[Soal Latihan]
1. Sebutkan semua cara mencari uang yang dijalani Sugianto menurut teks tentang Sugianto Sabran di bawah.
2. Menurut teks tentang Sugianto Sabran di bawah, di sekolah mana pendidikan formal Sugianto berakhir?
3. Lanjutkan teks tentang Sugianto Sabran di bawah, dimulai setelah kalimat terakhirnya.
===== Teks Sumber
HAJI SUGIANTO SABRAN lahir di Sampit, 5 Juli 1973 dan berdarah Dayak Ot Danum. Sugianto lahir sebagai anak dari keluarga kurang mampu di Sampit. Karena ketidakmampuan kedua orang tuanya itulah, ia hanya sampai pendidikan formalnya di Sekolah Menengah Kejuruan Negeri (SMK) Negeri 1 Pangkalan Bun.
Sugianto kecil seolah ‘terusir’ dari kampung halamannya. Ia mengembara dari desa ke desa lain, dari pemukiman satu ke pemukiman lainnya untuk sekadar bekerja memenuhi kebutuhan hidupnya.
Sugianto pekerja keras demi bertahan hidup. Untuk itu, pekerjaan apa pun ia lakoni asal halal. Makan sehari kerap kali hanya satu kali, itu ia jalani dengan penuh keikhlasan dan kesabaran walaupun dengan lauk daun singkong.
Demi sesuap nasi, ia rela berpanas-panas mengambil upah mengangkat air dari sungai untuk dijual ke warung-warung di desanya. Untuk membeli kelengkapan sekolah pun, ia tidak malu berjualan es lilin keliling kampung dan acap kali juga menjual kayu bakar.
Keuletan, kegigihan, air mata, bahkan pandangan sebelah mata dari orang-orang kampung pun ia terima dengan lapang dada. Masa kecil, muda hingga dewasa ia lalui dengan ikhlas, tawakal dan tawadhu. Di saat teman-teman sebayanya menikmati keceriaan, ia sendiri banting tulang siang-malam demi kelangsungan hidupnya dan membantu meringankan beban kedua orangtuanya.
==========
===== Data Sumber
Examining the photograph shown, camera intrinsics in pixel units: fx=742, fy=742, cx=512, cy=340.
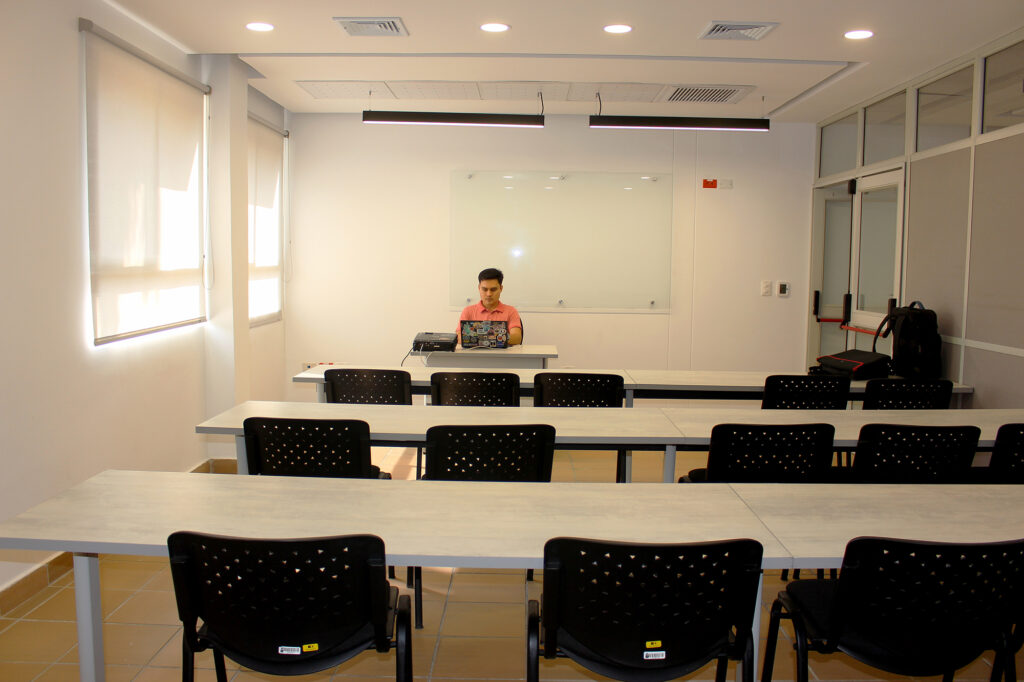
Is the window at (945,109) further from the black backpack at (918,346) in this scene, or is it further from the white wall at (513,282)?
the white wall at (513,282)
==========
[Kunci Jawaban]
1. Mengambil upah mengangkat air dari sungai untuk dijual ke warung-warung di desanya, berjualan es lilin keliling kampung, dan menjual kayu bakar.

2. Di Sekolah Menengah Kejuruan (SMK) Negeri 1 Pangkalan Bun.

3.
Para bijak sering berujar, Allah tidak ‘tidur’. Begitu juga dengan upaya tak kenal lelah seorang Sugianto, pelan namun pasti, setamat SMK, Sugianto muda dipercaya pamannya H. Abdul Rasyid untuk menakhodai PT. Tanjung Lingga. Dari omset miliaran meningkat trilyunan hingga ia menduduki puncak kariernya sebagai Direktur Utama di perusahaan multi nasional tersebut.
“Saya ‘benci’ dengan kemiskinan. Untuk itu, saya bertekad dengan amanah sebagai gubernur akan memberantas kebodohan di Kalteng. Bodoh membuat orang jadi miskin. Untuk itu, pendidikan menjadi prioritas utama program saya,” ucap Sugianto.
Dalam pertemuan-pertemuan sosial, Sugianto Sabran konsisten melakukan berbagai pendekatan serta pemahaman atas nilai-nilai kemanusiaan, pola-pola komunikasi, metode perhubungan kultural, pendidikan, cara berpikir dan pengupayaan solusi-solusi problem masyarakat.
Salah satunya adalah mengumpulkan para pemuda kampung di Pangkalan Bun untuk dididik sebagai sekuriti/petugas jaga keamanan. Para pemuda yang semula ‘meresahkan’ masyarakat, diberdayakan dengan dipekerjakan di perusahaan-perusahaan, baik di pertambangan maupun di perkebunan.
Sugianto Sabran tak ragu untuk terjun langsung di tengah-tengah masyarakat dan melakukan multi aktivitas yang memadukan dinamika budaya, sinergi ekonomi berintikan upaya pertumbuhan potensialitas rakyat.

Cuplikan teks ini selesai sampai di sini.